» **WHAT THE TASK REQUIRES**
Copy each line of the data beneath in which the word "photography" appears.

» **SOURCE MATERIAL**

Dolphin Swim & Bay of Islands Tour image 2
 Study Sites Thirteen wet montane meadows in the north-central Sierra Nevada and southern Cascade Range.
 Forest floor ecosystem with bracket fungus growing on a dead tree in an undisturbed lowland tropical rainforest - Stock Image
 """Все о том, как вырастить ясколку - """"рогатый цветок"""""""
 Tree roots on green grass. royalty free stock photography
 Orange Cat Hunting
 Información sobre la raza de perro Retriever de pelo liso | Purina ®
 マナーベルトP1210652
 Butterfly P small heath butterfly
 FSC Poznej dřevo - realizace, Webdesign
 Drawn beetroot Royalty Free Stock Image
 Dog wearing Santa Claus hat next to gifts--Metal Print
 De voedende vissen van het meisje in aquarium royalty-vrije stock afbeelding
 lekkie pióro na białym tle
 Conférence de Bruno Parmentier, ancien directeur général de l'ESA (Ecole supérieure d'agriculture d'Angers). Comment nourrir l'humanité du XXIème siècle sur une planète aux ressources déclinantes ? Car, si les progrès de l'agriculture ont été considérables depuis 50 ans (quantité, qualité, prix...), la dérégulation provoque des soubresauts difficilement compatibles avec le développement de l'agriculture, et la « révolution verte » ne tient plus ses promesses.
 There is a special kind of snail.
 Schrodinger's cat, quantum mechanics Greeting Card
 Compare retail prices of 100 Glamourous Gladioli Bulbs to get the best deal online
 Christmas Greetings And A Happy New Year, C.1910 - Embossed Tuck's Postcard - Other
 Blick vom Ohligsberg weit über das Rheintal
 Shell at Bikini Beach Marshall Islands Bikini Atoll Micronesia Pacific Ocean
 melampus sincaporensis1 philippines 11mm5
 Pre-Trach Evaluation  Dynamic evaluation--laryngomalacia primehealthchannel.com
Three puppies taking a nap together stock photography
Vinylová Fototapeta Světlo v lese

» **SOLVED EXERCISE**
 Tree roots on green grass. royalty free stock photography
Three puppies taking a nap together stock photography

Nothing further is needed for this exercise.